LDI operates a number of simultaneous projects, often with a separate web site targeting that aspect of the group's work.
ClinicWorker.com: LDI encourages anti-abortion activists who congregate at abortion facilities to promote , a site urging abortion clinic staff to report wrongdoing, such as statutory rape, income tax evasion, Medicaid fraud, health and safety risks, and insurance fraud to authorities. LDI admits that part of the goal of this project is to sow discord and strife within abortion facilities. ClinicWorker.com is promoted by many anti-abortion web sites, but unlike other LDI projects has not generated much mainstream or pro-choice attention. Vicki Saporta, Executive Director of the National Abortion Federation, called ClinicWorker.com another attempt by Crutcher to drive abortion providers out of business, and said, "His attempts at these methods have not been successful in the past, and we're not concerned about his success in the future."
AbortionInjury.com: offers referrals to attorneys to represent women injured by abortion.
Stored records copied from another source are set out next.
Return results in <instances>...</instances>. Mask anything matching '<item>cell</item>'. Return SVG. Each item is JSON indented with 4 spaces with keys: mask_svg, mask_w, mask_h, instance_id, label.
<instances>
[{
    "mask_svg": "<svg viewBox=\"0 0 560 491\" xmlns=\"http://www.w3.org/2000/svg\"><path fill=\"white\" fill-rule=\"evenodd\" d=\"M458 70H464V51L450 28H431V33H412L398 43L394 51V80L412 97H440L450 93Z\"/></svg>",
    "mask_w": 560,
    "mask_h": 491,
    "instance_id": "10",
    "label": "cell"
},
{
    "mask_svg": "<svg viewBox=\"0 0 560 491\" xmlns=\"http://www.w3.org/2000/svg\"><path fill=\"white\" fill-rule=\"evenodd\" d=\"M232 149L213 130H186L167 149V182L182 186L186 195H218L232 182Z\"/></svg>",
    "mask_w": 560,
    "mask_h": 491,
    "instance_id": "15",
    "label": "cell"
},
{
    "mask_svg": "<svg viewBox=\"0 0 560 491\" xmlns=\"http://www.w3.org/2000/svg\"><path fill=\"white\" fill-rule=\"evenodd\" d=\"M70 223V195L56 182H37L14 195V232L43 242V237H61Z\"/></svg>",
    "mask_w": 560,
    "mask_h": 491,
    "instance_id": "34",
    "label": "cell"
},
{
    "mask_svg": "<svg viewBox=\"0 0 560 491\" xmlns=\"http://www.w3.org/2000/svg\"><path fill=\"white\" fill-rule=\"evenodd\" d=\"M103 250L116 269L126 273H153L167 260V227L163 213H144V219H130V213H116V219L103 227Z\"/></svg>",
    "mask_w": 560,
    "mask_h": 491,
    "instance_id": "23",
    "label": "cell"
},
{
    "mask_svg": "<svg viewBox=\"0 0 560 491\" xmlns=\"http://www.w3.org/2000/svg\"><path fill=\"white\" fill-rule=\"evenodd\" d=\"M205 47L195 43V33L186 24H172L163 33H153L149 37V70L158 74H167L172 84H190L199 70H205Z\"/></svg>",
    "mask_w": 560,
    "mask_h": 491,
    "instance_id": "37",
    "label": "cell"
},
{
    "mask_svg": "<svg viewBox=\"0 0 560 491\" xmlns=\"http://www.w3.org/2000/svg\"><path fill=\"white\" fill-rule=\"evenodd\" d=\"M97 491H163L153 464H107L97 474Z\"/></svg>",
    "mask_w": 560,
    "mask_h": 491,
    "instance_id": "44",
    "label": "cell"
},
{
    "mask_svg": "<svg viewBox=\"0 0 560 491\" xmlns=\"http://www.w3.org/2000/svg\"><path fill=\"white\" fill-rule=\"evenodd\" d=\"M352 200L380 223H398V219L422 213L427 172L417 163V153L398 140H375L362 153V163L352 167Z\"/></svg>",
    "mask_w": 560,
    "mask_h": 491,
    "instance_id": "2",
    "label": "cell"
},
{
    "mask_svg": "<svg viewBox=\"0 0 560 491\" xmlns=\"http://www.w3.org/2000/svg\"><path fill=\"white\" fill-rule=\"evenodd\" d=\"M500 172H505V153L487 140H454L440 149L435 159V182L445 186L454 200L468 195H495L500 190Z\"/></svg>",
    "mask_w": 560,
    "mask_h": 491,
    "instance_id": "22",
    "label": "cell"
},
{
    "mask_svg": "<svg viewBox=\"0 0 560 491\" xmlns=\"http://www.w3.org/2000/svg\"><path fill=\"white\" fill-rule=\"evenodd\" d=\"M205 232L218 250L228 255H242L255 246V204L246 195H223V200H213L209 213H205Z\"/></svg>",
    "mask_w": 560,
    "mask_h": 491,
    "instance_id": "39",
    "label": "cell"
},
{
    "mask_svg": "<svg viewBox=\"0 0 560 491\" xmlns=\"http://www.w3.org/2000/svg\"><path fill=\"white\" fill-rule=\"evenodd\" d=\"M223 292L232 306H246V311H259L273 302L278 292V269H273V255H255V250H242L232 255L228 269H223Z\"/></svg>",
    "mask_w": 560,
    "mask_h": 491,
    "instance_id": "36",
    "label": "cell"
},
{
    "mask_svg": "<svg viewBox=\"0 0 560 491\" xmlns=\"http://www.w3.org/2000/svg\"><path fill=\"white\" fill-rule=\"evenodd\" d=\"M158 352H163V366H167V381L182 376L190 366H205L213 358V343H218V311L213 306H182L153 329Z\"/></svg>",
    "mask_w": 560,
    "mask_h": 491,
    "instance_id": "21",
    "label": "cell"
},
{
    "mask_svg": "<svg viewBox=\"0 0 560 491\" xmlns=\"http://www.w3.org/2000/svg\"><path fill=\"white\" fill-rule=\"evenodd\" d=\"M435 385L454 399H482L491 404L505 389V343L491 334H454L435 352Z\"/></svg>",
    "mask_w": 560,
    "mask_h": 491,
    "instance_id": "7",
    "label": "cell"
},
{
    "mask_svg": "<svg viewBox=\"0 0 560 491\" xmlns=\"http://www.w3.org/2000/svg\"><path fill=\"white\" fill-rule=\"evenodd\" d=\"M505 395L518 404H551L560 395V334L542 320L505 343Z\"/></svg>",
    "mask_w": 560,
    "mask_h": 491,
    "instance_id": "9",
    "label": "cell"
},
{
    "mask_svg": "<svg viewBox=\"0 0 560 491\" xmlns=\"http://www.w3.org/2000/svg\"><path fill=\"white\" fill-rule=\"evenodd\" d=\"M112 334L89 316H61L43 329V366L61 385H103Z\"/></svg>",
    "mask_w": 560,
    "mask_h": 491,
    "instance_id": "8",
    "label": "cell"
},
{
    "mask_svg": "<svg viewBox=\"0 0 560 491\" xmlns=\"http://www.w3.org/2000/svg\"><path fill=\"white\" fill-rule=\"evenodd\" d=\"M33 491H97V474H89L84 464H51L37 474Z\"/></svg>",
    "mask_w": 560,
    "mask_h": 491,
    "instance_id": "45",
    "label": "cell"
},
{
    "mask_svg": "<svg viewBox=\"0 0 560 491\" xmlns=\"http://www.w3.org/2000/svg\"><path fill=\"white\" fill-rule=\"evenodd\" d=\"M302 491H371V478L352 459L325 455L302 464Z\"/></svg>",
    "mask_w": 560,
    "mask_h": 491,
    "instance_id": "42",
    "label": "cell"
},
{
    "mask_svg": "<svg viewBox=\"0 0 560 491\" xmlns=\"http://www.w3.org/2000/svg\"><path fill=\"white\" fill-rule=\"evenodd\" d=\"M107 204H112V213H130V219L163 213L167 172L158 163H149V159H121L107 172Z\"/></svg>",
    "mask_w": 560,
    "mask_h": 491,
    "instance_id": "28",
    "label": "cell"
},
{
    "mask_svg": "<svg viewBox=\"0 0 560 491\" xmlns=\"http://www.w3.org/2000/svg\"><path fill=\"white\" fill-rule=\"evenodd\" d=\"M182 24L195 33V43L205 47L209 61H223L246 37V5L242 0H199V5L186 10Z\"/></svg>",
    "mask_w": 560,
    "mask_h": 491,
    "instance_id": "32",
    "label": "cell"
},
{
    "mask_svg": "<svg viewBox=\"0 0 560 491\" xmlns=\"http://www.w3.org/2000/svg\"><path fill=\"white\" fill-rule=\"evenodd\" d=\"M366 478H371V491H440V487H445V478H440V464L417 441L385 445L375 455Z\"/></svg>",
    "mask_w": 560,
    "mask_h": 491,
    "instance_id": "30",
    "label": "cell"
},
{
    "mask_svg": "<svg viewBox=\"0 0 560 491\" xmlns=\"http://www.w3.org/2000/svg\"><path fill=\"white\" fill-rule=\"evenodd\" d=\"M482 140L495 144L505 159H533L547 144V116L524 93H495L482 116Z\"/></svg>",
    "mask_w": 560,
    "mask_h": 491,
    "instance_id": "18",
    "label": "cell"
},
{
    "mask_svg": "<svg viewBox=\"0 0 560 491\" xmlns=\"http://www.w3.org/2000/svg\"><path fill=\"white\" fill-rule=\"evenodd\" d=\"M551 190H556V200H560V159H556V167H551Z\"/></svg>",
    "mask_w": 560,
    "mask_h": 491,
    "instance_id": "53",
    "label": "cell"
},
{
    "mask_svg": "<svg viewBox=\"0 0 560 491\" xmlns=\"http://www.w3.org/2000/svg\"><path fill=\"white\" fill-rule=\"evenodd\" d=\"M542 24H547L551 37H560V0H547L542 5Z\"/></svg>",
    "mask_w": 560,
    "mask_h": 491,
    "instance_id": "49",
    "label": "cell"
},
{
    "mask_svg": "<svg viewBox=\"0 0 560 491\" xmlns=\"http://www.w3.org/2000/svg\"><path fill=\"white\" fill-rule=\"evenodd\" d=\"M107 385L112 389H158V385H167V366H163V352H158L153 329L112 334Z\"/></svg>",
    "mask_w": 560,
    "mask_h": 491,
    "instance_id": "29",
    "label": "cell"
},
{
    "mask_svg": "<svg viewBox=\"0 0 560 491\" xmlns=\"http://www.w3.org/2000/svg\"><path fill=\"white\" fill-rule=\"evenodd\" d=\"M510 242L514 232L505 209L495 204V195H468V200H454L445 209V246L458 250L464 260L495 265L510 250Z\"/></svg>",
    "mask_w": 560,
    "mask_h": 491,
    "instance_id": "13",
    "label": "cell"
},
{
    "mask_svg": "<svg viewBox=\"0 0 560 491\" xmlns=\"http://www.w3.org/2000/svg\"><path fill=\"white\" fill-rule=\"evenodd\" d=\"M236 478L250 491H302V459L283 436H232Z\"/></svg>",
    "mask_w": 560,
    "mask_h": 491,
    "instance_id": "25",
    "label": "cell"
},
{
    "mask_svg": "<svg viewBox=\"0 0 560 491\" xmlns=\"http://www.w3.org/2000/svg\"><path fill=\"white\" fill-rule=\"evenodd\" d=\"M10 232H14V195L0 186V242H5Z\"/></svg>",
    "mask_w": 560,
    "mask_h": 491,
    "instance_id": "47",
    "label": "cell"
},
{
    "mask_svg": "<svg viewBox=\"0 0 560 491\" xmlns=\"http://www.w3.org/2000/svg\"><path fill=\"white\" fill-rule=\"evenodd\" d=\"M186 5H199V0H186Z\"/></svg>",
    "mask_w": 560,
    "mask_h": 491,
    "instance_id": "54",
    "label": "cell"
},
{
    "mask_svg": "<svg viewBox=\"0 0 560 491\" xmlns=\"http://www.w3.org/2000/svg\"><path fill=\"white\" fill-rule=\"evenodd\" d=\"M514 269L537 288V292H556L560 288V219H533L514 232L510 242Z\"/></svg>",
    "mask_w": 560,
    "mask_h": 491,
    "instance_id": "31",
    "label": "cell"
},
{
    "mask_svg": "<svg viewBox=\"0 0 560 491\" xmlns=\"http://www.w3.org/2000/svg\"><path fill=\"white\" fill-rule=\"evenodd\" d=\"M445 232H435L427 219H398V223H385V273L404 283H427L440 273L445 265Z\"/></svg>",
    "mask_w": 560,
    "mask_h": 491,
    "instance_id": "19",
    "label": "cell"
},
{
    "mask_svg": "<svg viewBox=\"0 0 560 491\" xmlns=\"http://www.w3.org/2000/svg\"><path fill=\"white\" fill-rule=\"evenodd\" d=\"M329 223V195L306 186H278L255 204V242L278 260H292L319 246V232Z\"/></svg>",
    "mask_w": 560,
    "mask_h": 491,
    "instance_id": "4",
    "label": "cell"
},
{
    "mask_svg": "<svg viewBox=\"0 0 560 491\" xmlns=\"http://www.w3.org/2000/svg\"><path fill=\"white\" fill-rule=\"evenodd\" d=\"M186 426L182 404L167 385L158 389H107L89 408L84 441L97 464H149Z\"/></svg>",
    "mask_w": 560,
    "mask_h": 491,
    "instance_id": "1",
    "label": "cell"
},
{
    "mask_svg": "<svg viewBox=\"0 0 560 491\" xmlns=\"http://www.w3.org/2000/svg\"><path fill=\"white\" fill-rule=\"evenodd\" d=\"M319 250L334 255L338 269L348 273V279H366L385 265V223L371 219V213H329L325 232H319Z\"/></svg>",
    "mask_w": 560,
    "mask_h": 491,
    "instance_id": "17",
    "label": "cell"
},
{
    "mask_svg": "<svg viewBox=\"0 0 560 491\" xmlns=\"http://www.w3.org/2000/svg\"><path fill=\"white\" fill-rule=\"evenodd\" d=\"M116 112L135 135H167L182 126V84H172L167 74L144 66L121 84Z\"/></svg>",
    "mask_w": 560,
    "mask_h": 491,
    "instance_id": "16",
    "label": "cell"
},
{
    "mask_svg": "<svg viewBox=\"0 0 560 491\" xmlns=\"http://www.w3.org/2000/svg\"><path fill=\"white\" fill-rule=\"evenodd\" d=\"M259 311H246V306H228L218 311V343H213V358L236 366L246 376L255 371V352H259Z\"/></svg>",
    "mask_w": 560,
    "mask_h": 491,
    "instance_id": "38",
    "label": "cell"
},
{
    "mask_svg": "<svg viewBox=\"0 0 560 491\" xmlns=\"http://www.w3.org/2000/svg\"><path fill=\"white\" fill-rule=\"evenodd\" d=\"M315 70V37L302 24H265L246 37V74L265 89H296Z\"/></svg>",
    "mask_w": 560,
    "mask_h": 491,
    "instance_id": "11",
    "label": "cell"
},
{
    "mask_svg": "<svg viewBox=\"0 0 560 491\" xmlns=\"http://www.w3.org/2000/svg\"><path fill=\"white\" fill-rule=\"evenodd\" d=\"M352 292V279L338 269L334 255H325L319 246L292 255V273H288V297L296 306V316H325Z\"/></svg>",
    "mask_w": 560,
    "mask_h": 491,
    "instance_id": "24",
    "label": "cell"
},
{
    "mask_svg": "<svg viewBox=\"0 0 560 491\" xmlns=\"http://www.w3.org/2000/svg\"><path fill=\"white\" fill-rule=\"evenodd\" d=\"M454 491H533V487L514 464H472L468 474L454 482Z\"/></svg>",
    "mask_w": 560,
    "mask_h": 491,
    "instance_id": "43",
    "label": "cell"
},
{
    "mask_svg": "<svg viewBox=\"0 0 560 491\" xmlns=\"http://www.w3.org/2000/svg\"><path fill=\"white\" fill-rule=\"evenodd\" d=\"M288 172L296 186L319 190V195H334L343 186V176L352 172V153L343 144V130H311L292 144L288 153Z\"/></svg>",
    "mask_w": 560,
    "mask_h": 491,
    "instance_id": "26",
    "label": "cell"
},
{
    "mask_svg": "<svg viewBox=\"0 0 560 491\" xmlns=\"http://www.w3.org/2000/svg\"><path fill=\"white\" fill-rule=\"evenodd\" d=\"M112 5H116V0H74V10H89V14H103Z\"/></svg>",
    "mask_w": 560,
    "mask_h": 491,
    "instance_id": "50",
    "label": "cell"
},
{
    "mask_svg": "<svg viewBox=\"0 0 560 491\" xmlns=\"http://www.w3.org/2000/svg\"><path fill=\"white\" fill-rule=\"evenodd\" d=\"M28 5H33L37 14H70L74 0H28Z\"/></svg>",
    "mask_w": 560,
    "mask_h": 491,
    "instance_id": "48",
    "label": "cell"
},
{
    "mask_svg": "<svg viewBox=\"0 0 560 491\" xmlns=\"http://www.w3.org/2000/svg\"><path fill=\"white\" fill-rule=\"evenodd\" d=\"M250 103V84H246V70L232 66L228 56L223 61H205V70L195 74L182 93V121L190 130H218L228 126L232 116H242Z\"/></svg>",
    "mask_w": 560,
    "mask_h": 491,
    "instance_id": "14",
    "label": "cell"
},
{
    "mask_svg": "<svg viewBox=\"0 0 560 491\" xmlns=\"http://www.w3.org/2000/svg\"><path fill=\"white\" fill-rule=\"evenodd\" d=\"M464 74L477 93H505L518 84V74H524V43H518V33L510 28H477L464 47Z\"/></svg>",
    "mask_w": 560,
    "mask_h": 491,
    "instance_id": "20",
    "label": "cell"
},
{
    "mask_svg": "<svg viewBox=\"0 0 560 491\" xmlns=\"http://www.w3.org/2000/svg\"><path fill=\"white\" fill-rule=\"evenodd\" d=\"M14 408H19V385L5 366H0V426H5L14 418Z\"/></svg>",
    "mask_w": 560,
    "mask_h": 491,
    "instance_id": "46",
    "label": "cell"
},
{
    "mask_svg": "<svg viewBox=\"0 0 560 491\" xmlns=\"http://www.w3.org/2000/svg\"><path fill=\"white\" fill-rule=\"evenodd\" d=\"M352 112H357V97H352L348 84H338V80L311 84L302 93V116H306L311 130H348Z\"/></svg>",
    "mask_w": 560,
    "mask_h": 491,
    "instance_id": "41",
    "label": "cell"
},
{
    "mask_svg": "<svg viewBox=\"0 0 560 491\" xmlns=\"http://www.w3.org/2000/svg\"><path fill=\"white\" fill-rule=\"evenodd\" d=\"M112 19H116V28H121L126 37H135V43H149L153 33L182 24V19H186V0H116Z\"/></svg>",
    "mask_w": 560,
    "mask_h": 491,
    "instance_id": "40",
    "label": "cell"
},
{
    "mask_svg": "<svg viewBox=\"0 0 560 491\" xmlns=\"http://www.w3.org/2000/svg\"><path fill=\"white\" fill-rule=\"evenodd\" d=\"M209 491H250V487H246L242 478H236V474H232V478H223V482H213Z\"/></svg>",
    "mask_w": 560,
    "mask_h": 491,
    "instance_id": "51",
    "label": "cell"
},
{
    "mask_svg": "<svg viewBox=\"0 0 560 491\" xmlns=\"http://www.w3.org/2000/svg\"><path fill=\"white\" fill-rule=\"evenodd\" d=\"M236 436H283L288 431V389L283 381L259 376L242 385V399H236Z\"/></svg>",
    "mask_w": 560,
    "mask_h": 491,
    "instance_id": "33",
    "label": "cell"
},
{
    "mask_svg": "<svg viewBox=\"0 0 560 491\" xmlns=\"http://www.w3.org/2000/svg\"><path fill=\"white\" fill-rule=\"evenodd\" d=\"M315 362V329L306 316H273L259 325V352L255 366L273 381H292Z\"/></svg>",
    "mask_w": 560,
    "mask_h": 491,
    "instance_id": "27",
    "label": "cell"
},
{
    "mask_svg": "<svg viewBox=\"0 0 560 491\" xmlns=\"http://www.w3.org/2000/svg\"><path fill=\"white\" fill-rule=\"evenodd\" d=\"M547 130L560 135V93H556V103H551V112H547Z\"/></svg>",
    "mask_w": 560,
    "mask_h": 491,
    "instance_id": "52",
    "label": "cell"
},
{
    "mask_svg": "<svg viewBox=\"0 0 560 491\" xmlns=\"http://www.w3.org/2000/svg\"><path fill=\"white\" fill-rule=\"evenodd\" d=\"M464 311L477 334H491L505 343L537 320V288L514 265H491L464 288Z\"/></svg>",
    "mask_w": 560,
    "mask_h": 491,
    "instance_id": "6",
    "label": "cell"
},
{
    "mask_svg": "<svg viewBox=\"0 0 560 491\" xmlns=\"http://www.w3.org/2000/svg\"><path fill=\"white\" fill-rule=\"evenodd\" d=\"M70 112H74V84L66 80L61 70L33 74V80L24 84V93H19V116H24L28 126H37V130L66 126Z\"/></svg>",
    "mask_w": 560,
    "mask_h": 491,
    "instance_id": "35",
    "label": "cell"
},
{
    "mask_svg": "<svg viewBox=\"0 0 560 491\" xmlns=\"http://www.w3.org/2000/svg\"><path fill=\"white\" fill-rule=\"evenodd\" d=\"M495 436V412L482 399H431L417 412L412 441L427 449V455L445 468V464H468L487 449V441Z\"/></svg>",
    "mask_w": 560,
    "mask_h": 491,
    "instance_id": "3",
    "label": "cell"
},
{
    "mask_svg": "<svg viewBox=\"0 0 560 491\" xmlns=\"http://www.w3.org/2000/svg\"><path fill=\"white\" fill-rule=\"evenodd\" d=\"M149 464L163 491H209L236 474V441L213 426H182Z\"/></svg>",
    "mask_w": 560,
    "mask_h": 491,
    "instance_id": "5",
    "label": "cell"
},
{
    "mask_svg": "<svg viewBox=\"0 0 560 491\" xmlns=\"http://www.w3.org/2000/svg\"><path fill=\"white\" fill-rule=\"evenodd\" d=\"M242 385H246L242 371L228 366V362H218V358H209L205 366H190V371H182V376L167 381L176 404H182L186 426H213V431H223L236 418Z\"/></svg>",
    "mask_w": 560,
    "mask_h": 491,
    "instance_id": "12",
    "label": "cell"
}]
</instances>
Critics of this aspect of LDI's mission claim that the lawsuits thus filed are "frivolous".
Abortion Malpractice Program : a collection of services LDI provides to attorneys representing plaintiffs filing suit against abortion providers. The services range from advertising materials for attracting clients to linking with co-counsel. Life Dynamics Inc. launched this program in 1993 by mailing a 72-page booklet on how to pursue suits against abortion providers to 4,000 attorneys in the United States, and followed up with a two-day continuing education conference for attorneys the following year. Again, critics assert that the lawsuits in question are "frivolous". Crutcher himself admits that the mission of the Ab/Mal program is not only to provide legal redress, but also "to force abortionists out of business by driving up their insurance rates".
Previous projects
Bottom Feeder was a 16-page cartoontract filled with off-color humor about abortion practitioners which LDI mailed to 30,000 medical students. The jokes were mostly recycled lawyer jokes such as the following:
Bottom Feeder outraged pro-choice activists not only because of the "underlying tone of contempt and hatred for abortion providers", but also because it was mailed out in 1993, the same year abortion provider Dr. David Gunn was murdered. Medical Students for Choice was founded, in part, as a response to Bottom Feeder. Bottom Feeder also angered some pro-life activists who criticized the "distasteful and downright pornographic" nature of the booklet.
"Project Choice" was a survey LDI sent to abortion physicians about their experiences. Ostensibly a project by Texas students, the "Project Choice" survey was mailed to approximately 1,000 abortion providers, and with telephone and postcard follow-up, attained a 30% response rate.